Photon scanning microscopy
The operation of a photon scanning tunnelling microscope (PSTM) is analogous to the operation of an electron scanning tunnelling microscope (ESTM), with the primary distinction being that PSTM involves tunnelling of photons instead of electrons from the sample surface to the probe tip. A beam of light is focused on a prism at an angle greater than the critical angle of the refractive medium in order to induce total internal reflection (TIR) within the prism. Although the beam of light is not propagated through the surface of the refractive prism under TIR, an evanescent field of light is still present at the surface.
The evanescent field is a wave which propagates along the surface of the medium and decays exponentially with increasing distance from the surface. The surface wave is modified by the topography of the sample, which is placed on the surface of the prism. By placing a sharpened, optically conducting probe tip very close to the surface (at a distance <λ), photons are able to propagate through the space between the surface and the probe (a space which they would otherwise be unable to occupy) though means of tunnelling, allowing detection of variations in the evanescent field and thus, variations in surface topography of the sample. In this manner, PSTM is able to map the surface topography of a sample in much the same way as in ESTM.

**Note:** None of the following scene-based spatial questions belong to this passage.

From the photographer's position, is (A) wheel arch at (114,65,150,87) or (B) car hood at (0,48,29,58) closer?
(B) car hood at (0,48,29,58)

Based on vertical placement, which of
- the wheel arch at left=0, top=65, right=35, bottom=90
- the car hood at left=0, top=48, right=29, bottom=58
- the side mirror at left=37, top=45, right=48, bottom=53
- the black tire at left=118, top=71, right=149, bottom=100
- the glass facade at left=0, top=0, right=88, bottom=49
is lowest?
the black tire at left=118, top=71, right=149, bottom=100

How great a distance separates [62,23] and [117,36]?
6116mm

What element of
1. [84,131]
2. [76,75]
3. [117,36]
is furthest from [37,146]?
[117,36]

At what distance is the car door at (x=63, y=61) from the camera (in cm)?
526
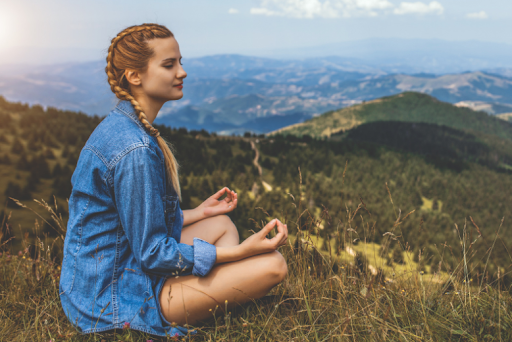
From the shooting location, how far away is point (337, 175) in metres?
92.2

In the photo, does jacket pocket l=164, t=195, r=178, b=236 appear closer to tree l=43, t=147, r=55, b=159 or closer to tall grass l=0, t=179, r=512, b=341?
tall grass l=0, t=179, r=512, b=341

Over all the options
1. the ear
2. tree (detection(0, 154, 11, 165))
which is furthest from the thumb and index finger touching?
tree (detection(0, 154, 11, 165))

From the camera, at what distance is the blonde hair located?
10.4 ft

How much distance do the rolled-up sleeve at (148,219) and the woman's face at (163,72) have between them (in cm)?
75

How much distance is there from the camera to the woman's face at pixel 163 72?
3.22 meters

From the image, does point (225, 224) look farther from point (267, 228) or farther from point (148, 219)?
point (148, 219)

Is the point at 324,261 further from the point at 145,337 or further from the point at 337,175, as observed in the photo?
the point at 337,175

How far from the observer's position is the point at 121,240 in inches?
128

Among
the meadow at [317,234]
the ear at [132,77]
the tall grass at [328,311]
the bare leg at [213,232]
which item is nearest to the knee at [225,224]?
the bare leg at [213,232]

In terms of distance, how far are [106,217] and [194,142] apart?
65356 millimetres

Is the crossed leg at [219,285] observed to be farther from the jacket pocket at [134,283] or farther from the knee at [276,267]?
the jacket pocket at [134,283]

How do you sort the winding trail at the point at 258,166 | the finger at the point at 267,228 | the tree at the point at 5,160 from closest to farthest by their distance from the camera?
the finger at the point at 267,228
the tree at the point at 5,160
the winding trail at the point at 258,166

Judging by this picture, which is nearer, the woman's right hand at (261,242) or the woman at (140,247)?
the woman at (140,247)

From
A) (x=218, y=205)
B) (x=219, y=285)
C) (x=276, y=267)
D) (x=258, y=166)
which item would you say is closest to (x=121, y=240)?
(x=219, y=285)
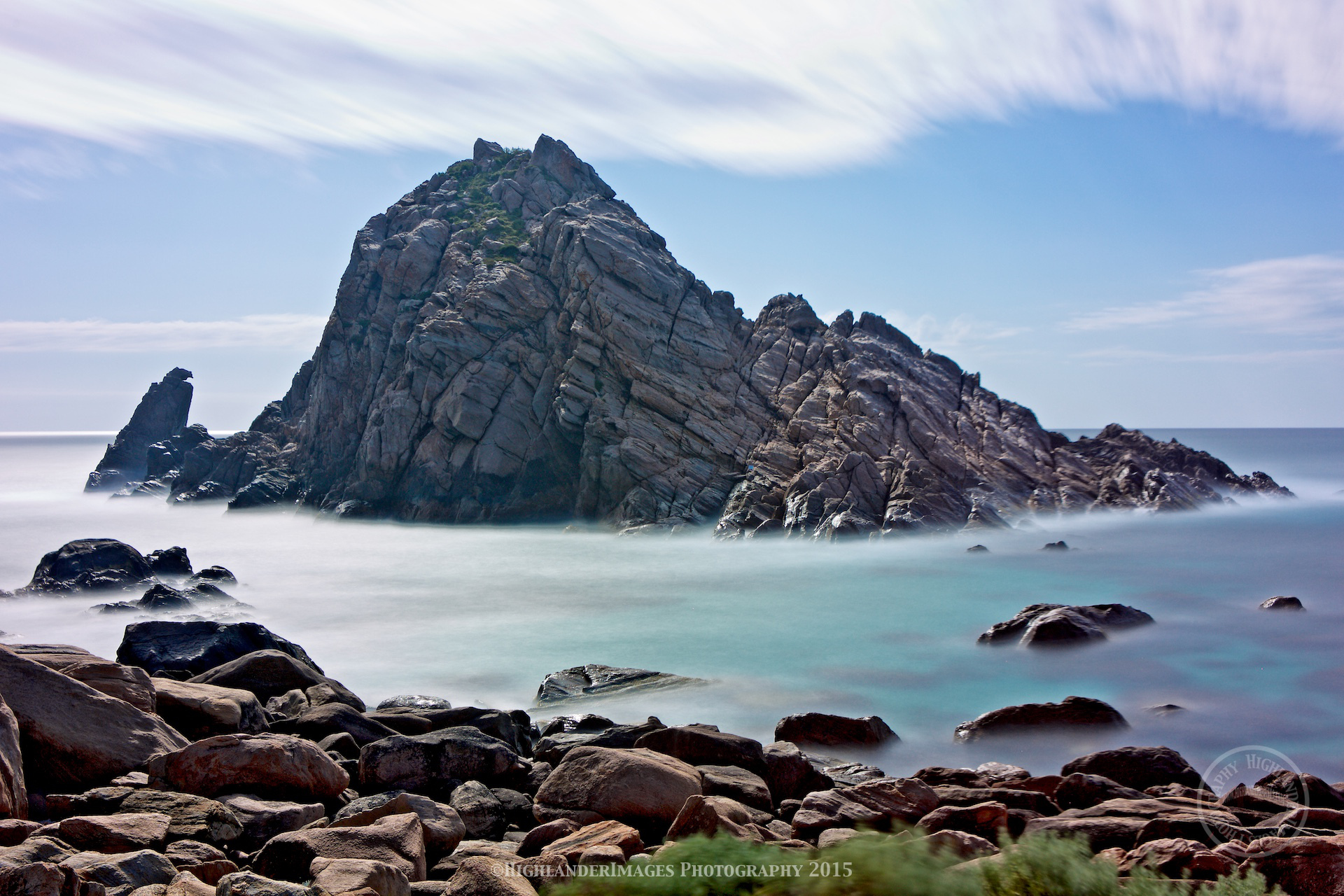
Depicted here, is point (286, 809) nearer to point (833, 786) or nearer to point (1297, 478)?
point (833, 786)

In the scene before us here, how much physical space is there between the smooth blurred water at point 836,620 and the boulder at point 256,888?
12122mm

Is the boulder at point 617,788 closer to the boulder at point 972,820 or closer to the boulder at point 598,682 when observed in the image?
the boulder at point 972,820

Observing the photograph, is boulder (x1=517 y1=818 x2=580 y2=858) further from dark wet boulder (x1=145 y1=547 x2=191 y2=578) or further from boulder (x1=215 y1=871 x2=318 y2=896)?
dark wet boulder (x1=145 y1=547 x2=191 y2=578)

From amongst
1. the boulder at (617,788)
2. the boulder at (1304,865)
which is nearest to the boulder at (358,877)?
the boulder at (617,788)

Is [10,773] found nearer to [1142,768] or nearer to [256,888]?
[256,888]

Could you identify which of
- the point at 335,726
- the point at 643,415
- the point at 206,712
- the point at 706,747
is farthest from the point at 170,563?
the point at 706,747

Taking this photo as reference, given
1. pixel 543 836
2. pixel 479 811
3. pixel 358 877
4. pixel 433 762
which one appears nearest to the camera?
pixel 358 877

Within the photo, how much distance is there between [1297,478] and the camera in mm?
97938

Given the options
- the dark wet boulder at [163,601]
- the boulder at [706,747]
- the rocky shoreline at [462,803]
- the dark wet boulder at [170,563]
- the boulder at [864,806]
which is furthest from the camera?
the dark wet boulder at [170,563]

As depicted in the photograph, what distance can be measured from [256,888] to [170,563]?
3450cm

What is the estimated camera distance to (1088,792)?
11.5 meters

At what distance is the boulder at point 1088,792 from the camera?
1141 centimetres

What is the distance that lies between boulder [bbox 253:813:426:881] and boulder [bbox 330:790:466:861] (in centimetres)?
62

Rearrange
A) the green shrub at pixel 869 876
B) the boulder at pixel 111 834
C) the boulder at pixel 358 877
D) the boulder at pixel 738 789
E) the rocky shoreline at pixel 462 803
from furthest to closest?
the boulder at pixel 738 789, the boulder at pixel 111 834, the rocky shoreline at pixel 462 803, the boulder at pixel 358 877, the green shrub at pixel 869 876
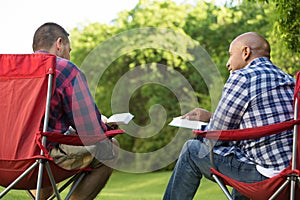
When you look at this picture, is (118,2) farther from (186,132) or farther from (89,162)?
(89,162)

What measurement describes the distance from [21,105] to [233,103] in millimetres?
965

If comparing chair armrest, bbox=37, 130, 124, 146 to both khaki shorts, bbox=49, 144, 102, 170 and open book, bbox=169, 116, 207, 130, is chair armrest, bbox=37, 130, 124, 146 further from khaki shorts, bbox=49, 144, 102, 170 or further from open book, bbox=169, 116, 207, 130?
open book, bbox=169, 116, 207, 130

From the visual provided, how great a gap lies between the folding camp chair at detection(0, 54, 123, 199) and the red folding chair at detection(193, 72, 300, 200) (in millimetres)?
647

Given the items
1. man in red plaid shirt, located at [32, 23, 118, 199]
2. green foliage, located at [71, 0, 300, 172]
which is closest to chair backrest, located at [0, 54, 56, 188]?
man in red plaid shirt, located at [32, 23, 118, 199]

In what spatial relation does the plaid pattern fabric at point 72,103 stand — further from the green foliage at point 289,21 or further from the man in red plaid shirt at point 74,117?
the green foliage at point 289,21

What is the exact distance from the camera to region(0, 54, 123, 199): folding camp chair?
2.65 m

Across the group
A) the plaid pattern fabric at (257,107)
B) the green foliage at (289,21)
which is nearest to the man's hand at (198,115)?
the plaid pattern fabric at (257,107)

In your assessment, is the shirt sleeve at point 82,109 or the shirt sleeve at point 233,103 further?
the shirt sleeve at point 82,109

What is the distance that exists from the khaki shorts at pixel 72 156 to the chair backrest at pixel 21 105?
16cm

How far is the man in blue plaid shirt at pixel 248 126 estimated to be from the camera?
2684mm

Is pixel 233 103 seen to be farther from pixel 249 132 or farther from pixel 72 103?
pixel 72 103

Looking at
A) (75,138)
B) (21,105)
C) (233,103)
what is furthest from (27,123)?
(233,103)

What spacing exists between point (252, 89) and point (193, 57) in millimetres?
12337

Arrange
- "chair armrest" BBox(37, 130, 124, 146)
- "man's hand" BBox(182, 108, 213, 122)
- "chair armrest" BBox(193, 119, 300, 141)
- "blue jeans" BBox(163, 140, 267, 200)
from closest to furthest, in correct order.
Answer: "chair armrest" BBox(193, 119, 300, 141), "chair armrest" BBox(37, 130, 124, 146), "blue jeans" BBox(163, 140, 267, 200), "man's hand" BBox(182, 108, 213, 122)
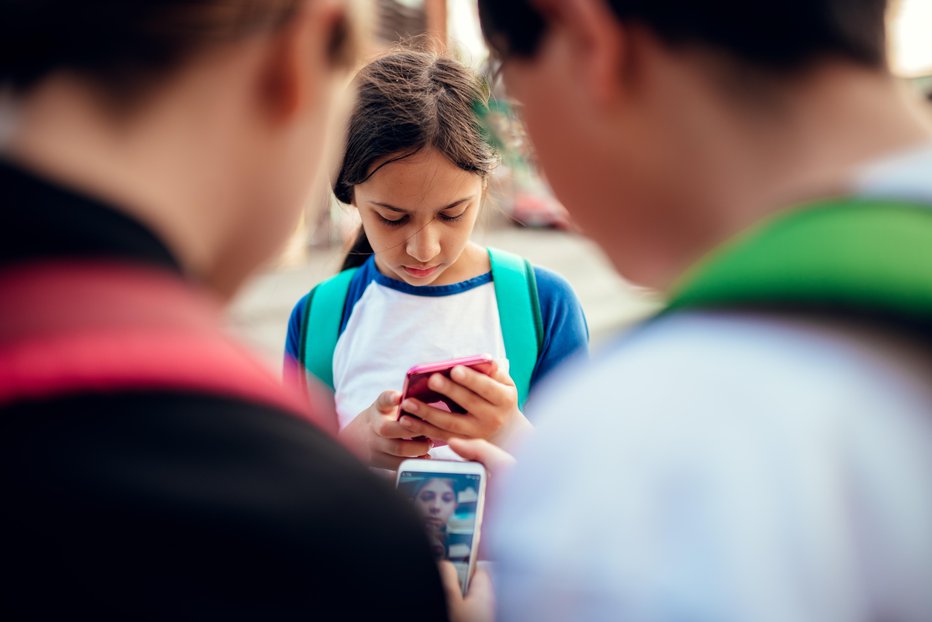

One major advantage of PSTM is that an electrically conductive surface is no longer necessary. This makes imaging of biological samples much simpler and eliminates the need to coat samples in gold or another conductive metal. Furthermore, PSTM can be used to measure the optical properties of a sample and can be coupled with techniques such as photoluminescence, absorption, and Raman spectroscopy.
Procedure
An evanescent field is attained using a laser beam at an attenuated total reflection geometry for TIR within a triangular prism. The sample is placed on a glass or quartz slide, which is affixed to the prism with an index matching gel. The sample then becomes the surface at which TIR occurs. The probe consists of the sharpened tip of an optical fiber attached to a piezoelectric transducer to control fine motion of the probe tip during scanning. The end of the optical fiber is coupled to a photomultiplier tube, which acts as the detector. The probe tip and piezoelectric transducer are housed within a scanner cartridge mounted above the sample. The position of this assembly is manually adjusted to bring the probe tip within tunnelling distance of the evanescent field.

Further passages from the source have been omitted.